Avery stopped visiting town. Before she had been reclusive, sure, daughter of a feared misunderstood mother but a girl the town would tolerate, entertain, feed. She had, if not friends, acquaintances, people she would talk to. She would sometimes sketch families, paid a pretty penny for her troubles, or bring some vegetables to sell at the market. But the Vicars wife had taken this, bathed it in the poison of her tongue. This isolation was different, it was personal, targeted with no respite. Avery was no longer Avery. She was the embodiment of sin, the devil, a bundle of peoples’ angers and fears. Hate can do that, scarily fast. Dehumanise you. You become distorted in people’s perceptions, a reflection of what they fear. The truth was a peculiar thing, it was liquid and malleable. Avery was no longer Avery. The village had chosen their truth and would see only that. Not Avery but a creature, a poison, a child killer. She had become like the fallen angel Lucifer they preached in church, a concept abstracted from her individual: an object of hate with no life or being behind it.
She felt it for the first time that day.
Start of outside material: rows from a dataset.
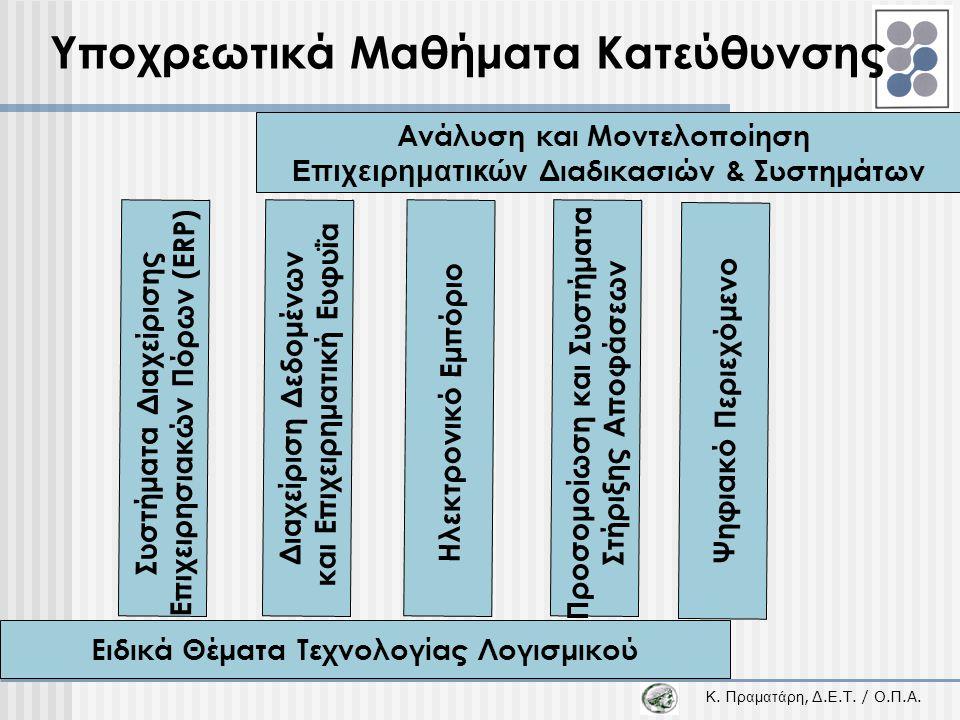 Κ. Π ραματάρη, Δ.Ε.Τ. / Ο.Π.Α. Υποχρεωτικά Μαθήματα Κατεύθυνσης Ανάλυση και Μοντελοποίηση Επιχειρηματικών Διαδικασιών & Συστημάτων Συστήματα Διαχείρισ
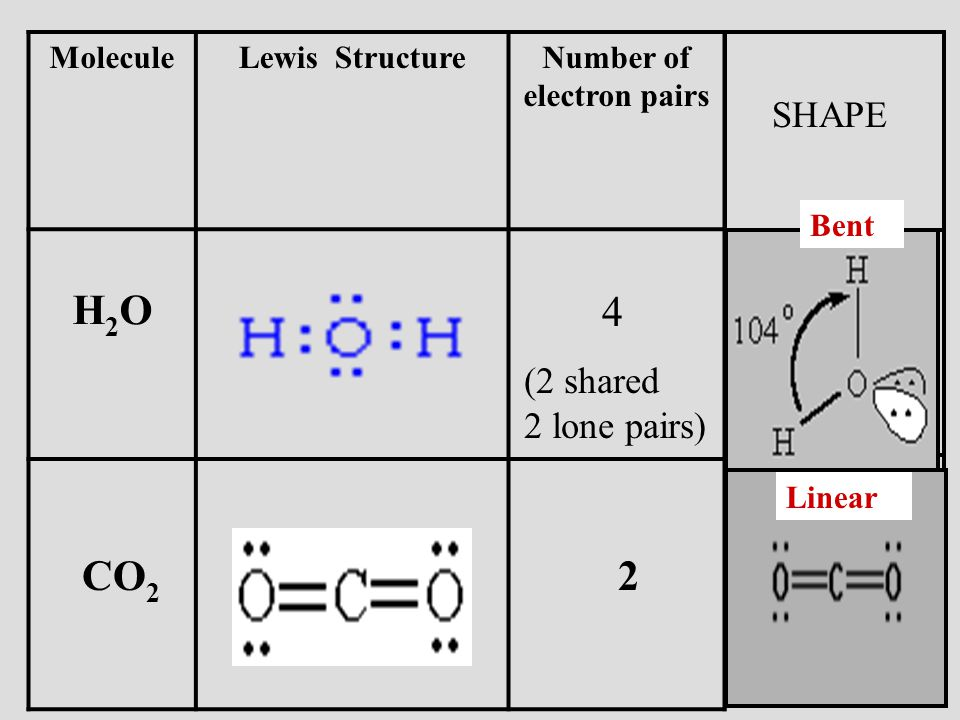 Number of electron pairs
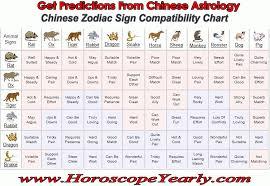 Chinese Animal Compatibility Chart Pin On Chinese Zodiac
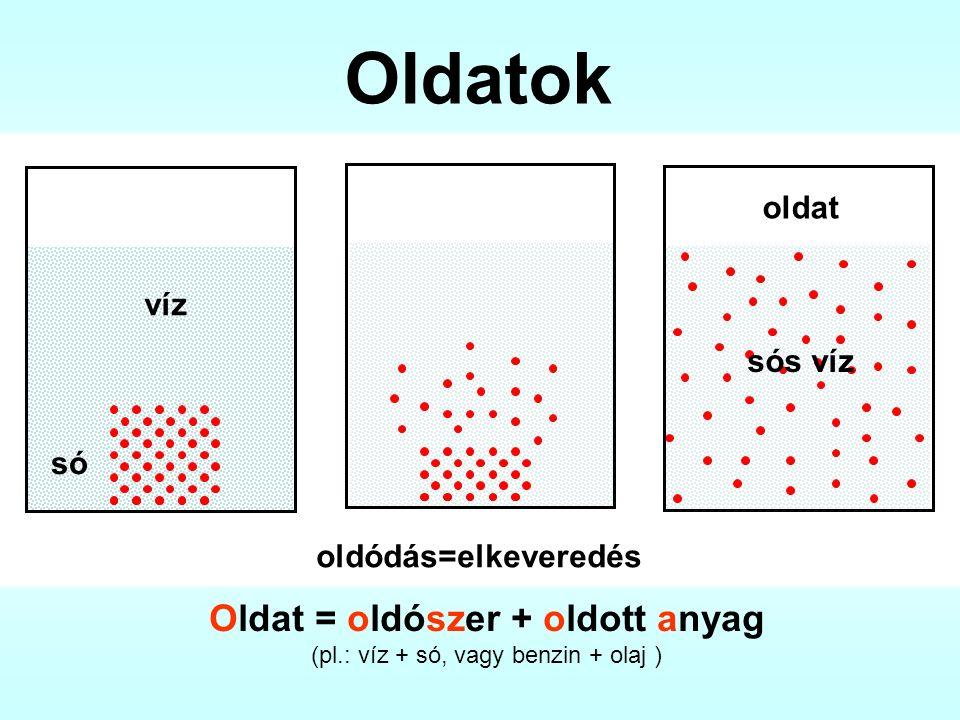 víz só sós víz oldat oldódás=elkeveredés Oldatok Oldat = oldószer + oldott anyag (pl.: víz + só, vagy benzin + olaj )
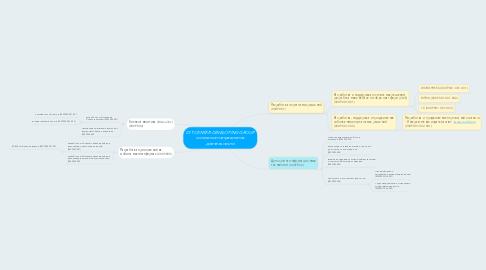 Mind Map: DIT CENTER DEVELOPING GROUP основные направления деятельности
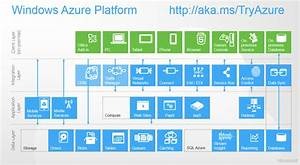 Updated Windows Azure Reference Architecture  U2013 Us Dpe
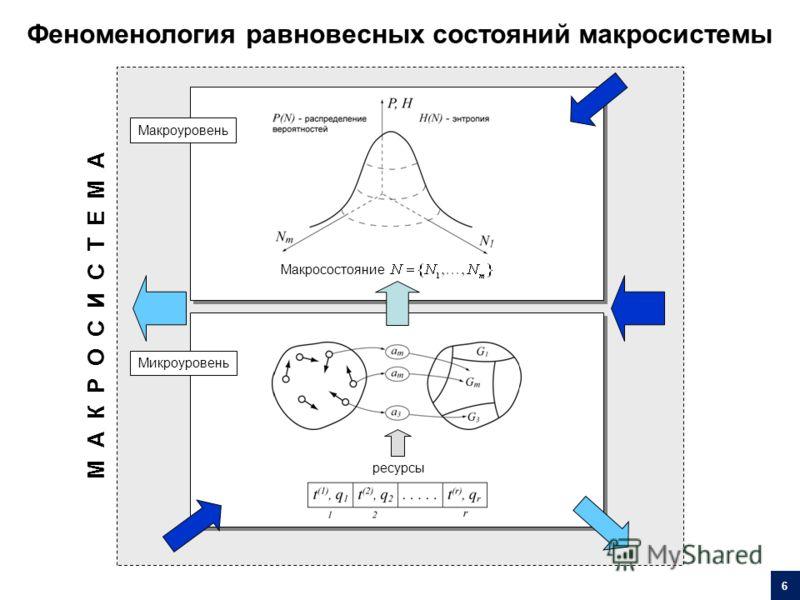 Макросостояние Макроуровень Микроуровень ресурсы М А К Р О С И С Т Е М А Феноменология равновесных состояний макросистемы 6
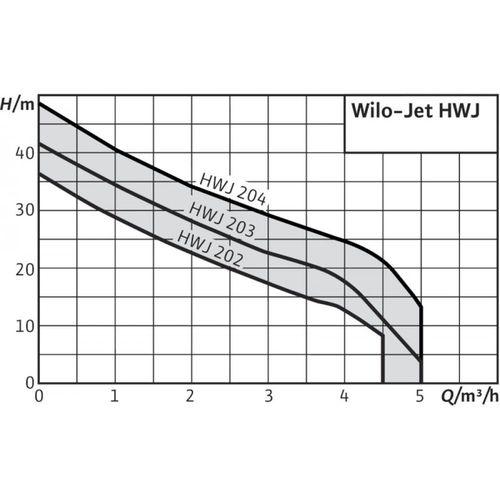 Насос Wilo HWJ 203 X EM 24 L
When she walked out of the village for the last time. The blood was beginning to congeal on her forehead, like some third eye, from where some young boys had thrown a rock at her. The rock made contact leaving her head singing and eyes slightly blurred. Blood had run down her nose and slipped into her mouth. Sharp and metallic like biting a copper penny. She felt something bloom in her gut, dark and cold that drew her stomach into knots. Something alive.
Avery had enough food stockpiled to last a few days. She had the few edible plants that grew in the nearby forest as well. She didn’t see any alternative but to hope at some point the hatred would pass. She continued observing her insects, and her pet study watching the chrysalis’s swell. She sometimes wished she was like the bee, who could change pollen into honey, to Avery this was as miraculous as turning water into wine. She considered scooping honey from the beehives when she felt very hungry. But restrained herself, she wouldn’t destroy such a beautiful creation as the hive.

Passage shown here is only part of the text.